● **TEXTE DE L'EXERCICE**:
_ _ _ _ _ _ _
Filmer ses enfants avant qu'il ne soit trop tard - Nostalgie - Vie de maman
Blablas au thé

Je ne les filme plus.

Le constat est net et sans appel : je ne prends plus le temps de filmer mes enfants.

Non pas que je n’ai pas envie ou que je manque de choses, de moments, d’événements ou même de non-évènements pour ça. Je n’y pense pas, c’est tout.

Ou plutôt : je n’y pense plus.

Je ne compte plus les vidéos, de quelques secondes ou de quelques minutes, de mes enfants lorsqu’ils étaient bébés. Ma fille, alors qu’elle n’était âgée que de quelques semaines ou de quelques mois, a été filmée sous toutes les coutures, des plus adorables (son magnifique sourire des anges, ses minuscules gazouillis de bébé, ses premiers éclats de rire) aux moins avantageuses (je possède une splendide vidéo sur laquelle, écarlate et narines dilatées, elle se soulage dans sa couche, oui, oui).
Mon fils a été filmé aussi. Mais déjà un peu moins. Déjà, l’habitude, la routine commençaient leurs ravages. Je n’y pensais pas forcément.

Alors j’ai décidé d’y remédier. J’ai décidé de filmer toutes ces petites choses et même ces petits riens. Des choses sans importance comme lorsqu’elle se balance, ses longs cheveux dans les lèvres et le rire au vent, à moins que ce ne soit l’inverse. Quand il joue au ninja en battant l’air d’un samouraï imaginaire, un peu tordu sur les bords, la faute à ces branches qui ne poussent pas droit. Quand ils font des pièges pour les loups avec un tas de feuilles mortes et de bouts de bois et qu’ils sursautent alors au moindre bruissement de feuillages. Quand ils rient. Quand il fait le clown. Même quand ils pleurent avec des vraies larmes de colère ou des crises de rage et que j’en viens à souhaiter l’insouhaitable : « vivement qu’ils grandissent ! ». Quand ils se disputent pour des choses ridicules mais pleine d’importance pour eux. Quand ils dorment, si confiants, si détendus. Quand ils vivent. Quand ils sont.
_ _ _ _ _ _ _
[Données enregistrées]
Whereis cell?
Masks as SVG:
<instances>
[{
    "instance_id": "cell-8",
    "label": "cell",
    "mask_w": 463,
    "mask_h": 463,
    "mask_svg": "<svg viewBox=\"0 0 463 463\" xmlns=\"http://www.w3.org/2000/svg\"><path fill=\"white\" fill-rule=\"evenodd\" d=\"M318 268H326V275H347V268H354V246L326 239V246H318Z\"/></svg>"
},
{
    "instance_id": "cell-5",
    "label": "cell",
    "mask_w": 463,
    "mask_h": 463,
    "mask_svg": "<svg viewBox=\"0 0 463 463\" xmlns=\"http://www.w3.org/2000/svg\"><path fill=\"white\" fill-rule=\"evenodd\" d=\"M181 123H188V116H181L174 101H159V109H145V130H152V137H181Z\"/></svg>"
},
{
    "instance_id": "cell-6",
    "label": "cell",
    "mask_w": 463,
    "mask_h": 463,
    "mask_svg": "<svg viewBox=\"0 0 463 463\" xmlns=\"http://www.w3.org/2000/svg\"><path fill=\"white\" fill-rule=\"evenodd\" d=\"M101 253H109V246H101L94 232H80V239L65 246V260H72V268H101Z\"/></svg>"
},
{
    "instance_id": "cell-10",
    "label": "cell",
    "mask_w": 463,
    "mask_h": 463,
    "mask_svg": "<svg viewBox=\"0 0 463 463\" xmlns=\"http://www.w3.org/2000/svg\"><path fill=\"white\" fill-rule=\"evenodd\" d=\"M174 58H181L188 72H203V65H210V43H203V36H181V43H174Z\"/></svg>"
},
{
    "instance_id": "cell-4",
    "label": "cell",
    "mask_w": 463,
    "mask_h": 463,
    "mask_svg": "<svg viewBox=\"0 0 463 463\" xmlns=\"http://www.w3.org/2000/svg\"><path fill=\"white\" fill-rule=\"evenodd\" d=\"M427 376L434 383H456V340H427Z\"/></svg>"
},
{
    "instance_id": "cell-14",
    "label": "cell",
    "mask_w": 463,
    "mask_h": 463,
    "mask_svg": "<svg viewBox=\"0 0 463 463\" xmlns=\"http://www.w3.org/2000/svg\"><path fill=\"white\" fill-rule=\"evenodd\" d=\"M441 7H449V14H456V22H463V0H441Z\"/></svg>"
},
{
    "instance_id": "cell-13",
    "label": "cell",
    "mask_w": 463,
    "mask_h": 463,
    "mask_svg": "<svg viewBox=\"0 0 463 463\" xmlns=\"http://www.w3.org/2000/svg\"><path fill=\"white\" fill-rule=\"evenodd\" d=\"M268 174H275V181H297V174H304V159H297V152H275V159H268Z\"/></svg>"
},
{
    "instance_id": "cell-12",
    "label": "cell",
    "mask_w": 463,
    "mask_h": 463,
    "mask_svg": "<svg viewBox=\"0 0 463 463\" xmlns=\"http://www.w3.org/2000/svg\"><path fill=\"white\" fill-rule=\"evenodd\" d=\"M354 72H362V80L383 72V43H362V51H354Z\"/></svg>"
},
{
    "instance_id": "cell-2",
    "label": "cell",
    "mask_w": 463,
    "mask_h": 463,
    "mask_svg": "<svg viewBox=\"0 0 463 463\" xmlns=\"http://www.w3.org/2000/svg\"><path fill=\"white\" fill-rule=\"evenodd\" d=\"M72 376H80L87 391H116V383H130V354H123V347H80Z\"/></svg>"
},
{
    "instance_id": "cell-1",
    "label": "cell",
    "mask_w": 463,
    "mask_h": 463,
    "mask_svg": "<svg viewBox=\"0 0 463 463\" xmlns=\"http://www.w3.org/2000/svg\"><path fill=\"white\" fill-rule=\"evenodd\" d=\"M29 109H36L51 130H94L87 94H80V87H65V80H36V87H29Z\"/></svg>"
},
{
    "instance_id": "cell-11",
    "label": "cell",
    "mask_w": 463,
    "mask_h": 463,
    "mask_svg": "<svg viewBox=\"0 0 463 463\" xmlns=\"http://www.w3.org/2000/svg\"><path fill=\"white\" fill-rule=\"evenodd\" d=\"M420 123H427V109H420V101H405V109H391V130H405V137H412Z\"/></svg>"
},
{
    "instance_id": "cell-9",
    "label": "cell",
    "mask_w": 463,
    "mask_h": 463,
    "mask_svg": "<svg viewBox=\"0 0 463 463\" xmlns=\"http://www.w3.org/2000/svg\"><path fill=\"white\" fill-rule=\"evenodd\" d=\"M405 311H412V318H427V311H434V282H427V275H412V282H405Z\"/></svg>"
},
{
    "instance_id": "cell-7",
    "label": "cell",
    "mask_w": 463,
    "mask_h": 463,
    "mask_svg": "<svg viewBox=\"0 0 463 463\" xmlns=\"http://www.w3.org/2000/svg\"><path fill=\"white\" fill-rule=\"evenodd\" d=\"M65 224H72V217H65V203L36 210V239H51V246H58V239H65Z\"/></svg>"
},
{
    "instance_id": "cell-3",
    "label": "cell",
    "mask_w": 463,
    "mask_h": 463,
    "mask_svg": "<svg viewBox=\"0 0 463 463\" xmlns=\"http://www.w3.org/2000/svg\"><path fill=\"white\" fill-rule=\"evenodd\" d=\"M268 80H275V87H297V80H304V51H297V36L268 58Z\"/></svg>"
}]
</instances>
_ _ _ _ _ _ _
● **CONSIGNE**: Prolongez le texte sur le fait de filmer ses enfants en reprenant juste après sa dernière phrase.

● **CORRIGÉ**:
Je veux graver ce petit ricanement qu’elle a parfois quand elle est excitée et rigole pour un rien. Je veux immortaliser cette mélodie qu’elle sifflote plus ou moins avec justesse lorsqu’elle « fait du créatif ». Je veux fixer ce chuquement (du verbe chuquer) qui s’échappe de sa bouche refermée autour de son pouce lorsqu’il s’endort. Et cette manière qu’il a de me dire « Maman, câlin… », avec des yeux coulants d’amour.

Je veux filmer tout ça, tous ces petits détails que ma mémoire risque de déformer, d’oublier. D’enfermer dans un tiroir bouclé à double tour.

Et même si je sais que j’aurai mal en les regardant des années plus tard, mal de constater qu’ils ont grandi, mal de savoir que c’est du passé, mal d’avoir oublié à quel point ils étaient si petits et si aimants, je sais que mon cœur se gonflera à nouveau de ces voix d’enfants, de ces rires, de ces regards, de ces jeux débiles. De tous ces petits riens qui sont en fait des beaucoups.